Woolly mammoth discovery yields blood sample
Russian scientists seek collaboration with Canadian mammoth blood expert
The body of an extinct woolly mammoth discovered on a Siberian island is so well preserved that researchers were able to collect samples of blood from beneath it.
The Russian researchers are now hoping to collaborate with a Canadian scientist whose research suggests mammoths' blood was specially adapted for life in an icy environment.
Semyon Grigoriev, who led the Russian expedition that recently found the mammoth carcass, has contacted University of Manitoba physiologist Kevin Campbell, who has expressed interest in working with him and his colleagues, said a news release Thursday from the North-Eastern Federal University in Yakutsk, Siberia. Grigoriev is chair of the mammoth museum at the university's Research Institute of Applied Ecology of the North.
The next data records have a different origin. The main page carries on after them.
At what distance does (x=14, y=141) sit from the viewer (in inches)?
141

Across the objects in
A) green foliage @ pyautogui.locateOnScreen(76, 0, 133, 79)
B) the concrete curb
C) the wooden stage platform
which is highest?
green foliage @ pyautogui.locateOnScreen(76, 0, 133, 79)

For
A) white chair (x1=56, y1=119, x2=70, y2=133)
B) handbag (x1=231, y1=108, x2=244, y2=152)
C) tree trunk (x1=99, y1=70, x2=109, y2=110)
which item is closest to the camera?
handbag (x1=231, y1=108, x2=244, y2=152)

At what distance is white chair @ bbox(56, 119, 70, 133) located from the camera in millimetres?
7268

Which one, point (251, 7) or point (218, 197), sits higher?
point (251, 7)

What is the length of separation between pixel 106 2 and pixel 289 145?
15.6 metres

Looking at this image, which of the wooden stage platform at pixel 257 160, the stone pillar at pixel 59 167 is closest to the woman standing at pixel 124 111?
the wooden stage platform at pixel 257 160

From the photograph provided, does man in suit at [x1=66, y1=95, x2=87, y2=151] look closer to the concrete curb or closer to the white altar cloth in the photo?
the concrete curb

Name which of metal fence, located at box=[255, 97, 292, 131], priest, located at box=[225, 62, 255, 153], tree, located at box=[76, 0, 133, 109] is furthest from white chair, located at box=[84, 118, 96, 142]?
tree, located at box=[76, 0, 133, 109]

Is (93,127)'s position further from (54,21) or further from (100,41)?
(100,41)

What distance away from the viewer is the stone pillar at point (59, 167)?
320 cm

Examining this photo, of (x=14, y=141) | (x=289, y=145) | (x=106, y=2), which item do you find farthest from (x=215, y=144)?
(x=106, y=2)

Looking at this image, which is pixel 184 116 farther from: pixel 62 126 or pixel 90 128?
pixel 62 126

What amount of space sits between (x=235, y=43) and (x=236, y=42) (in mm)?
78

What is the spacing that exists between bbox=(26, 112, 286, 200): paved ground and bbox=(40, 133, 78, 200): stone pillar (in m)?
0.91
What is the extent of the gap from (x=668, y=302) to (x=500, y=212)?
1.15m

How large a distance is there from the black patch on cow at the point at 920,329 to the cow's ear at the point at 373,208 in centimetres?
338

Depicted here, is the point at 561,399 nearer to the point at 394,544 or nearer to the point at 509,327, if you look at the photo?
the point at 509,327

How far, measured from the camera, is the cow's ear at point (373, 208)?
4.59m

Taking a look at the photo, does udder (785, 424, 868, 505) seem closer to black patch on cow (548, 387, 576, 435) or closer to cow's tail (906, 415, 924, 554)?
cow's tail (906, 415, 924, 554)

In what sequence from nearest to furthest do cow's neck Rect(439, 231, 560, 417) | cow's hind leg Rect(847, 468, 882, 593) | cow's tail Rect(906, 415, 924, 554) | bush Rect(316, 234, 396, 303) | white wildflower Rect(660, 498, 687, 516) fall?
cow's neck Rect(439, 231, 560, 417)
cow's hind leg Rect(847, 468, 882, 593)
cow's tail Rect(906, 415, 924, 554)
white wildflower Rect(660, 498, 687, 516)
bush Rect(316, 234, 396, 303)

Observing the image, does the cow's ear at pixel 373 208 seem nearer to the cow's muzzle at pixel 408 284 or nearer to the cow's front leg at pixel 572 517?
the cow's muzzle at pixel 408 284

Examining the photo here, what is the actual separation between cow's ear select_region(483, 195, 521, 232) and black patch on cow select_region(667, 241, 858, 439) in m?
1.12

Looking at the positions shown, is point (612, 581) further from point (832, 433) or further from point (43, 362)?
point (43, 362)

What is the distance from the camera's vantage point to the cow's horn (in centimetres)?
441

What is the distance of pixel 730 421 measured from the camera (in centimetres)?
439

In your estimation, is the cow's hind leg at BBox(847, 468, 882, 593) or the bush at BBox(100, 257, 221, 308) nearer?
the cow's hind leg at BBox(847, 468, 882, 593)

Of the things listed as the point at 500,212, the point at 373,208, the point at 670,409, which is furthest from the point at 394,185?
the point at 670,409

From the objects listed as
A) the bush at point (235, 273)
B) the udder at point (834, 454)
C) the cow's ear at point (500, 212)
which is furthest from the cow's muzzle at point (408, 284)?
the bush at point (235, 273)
The carcass was found on Maliy Lyakhovsky Island in the Novosibirsk archipelago in the East Siberian Sea by a recent expedition of the Research Institute of Applied Ecology of the North at North-Eastern Federal University in Yakutsk, Siberia, and the Russian Geographical Society.
An examination of the mammoth's teeth suggested she was between 50 and 60 years old when she died.
Muscles looked like 'fresh meat'
The lower part of the female mammoth's body was completely buried in ice, leaving its soft tissues in very good condition, reported Grigoriev.
"The fragments of muscle tissues, which we’ve found out of the body, have a natural red colour of fresh meat," according to Grigoriev.
That was despite the fact that the carcass had been there for thousands of years. Evidence suggests that mammoths became extinct around 4,000 years ago, although they died out thousands of years earlier throughout much of their range.
The researchers also managed to collect blood from ice cavities below the animal's belly.
Grigoriev said the blood flowed freely when the researcher broke through the ice, despite the fact that the air temperature was well below the freezing point of water, suggesting that the blood might have some antifreeze-type properties.
Thursday's statement from the research institute said that was the part of the discovery of the greatest interest to the researchers.
They said are interested in working with Campbell because of an analysis he did of mammoth hemoglobin — the protein in red blood cells that carries oxygen — that shows it differs from that of elephant hemoglobin in a way that helps it function better at cold temperatures. That study, which used DNA from a 43,000-year-old mammoth specimen from Siberia to "resurrect" the mammoth hemoglobin protein and analyze it, was published in the journal Nature Genetics in 2010.
In the case of the recent mammoth discovery, researchers did not provide an estimate for how long ago the animal died. While the lower part of the body was well preserved, only the bones remained of the upper part of the body, the head and the left hind leg, which were exposed in the middle of the tundra, the researchers said. Grigoriev said the trunk was poorly preserved and found separately from the body.
The expedition returned to Yakustk last week with samples of the carcass. They will be examined for potentially dangerous microbes, the researchers said.